→ INSTRUCTIONS FOR THE TASK
Reproduce word for word the data below, beginning at the line that contains "Of the choices" and ending after the line that contains "Looking at the".

→ PROVIDED DATA
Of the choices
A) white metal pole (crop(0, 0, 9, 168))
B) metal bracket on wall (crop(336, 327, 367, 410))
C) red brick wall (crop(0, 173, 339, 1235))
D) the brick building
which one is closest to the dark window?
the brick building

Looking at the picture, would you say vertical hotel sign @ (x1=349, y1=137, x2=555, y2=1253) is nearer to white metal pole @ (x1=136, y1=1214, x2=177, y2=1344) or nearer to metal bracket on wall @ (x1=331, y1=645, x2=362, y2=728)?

--

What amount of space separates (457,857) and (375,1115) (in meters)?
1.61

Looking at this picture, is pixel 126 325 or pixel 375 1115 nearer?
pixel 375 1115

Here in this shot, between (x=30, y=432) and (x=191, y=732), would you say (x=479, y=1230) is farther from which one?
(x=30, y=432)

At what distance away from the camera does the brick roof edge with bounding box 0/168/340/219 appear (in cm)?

--

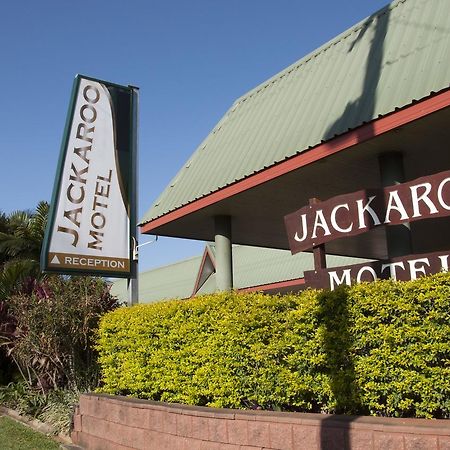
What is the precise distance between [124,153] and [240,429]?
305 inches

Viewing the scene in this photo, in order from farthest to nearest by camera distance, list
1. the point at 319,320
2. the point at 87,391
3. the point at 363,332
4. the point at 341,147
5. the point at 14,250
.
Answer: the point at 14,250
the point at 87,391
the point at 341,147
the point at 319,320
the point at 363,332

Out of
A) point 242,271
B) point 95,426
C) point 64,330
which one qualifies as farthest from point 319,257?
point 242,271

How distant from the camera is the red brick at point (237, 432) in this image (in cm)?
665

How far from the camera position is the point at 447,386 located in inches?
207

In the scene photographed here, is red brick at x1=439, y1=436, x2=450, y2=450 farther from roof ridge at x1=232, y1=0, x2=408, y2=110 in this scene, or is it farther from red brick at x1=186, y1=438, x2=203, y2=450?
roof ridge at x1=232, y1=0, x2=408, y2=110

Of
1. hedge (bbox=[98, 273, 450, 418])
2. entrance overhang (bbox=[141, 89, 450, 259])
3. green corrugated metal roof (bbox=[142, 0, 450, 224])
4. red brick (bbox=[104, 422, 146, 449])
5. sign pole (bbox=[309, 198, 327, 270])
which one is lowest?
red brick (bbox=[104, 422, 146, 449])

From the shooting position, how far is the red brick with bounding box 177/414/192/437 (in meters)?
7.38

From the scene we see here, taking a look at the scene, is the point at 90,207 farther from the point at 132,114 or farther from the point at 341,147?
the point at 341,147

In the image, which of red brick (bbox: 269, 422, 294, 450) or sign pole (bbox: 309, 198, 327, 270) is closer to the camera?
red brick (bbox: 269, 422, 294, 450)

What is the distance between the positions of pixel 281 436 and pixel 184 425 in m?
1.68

→ TASK OUTPUT
Of the choices
A) white metal pole (crop(0, 0, 9, 168))
B) metal bracket on wall (crop(336, 327, 367, 410))
C) red brick wall (crop(0, 173, 339, 1235))
D) the brick building
which one is closest to the dark window?
the brick building

Looking at the picture, would you say vertical hotel sign @ (x1=349, y1=137, x2=555, y2=1253) is nearer to white metal pole @ (x1=136, y1=1214, x2=177, y2=1344) or nearer to metal bracket on wall @ (x1=331, y1=645, x2=362, y2=728)?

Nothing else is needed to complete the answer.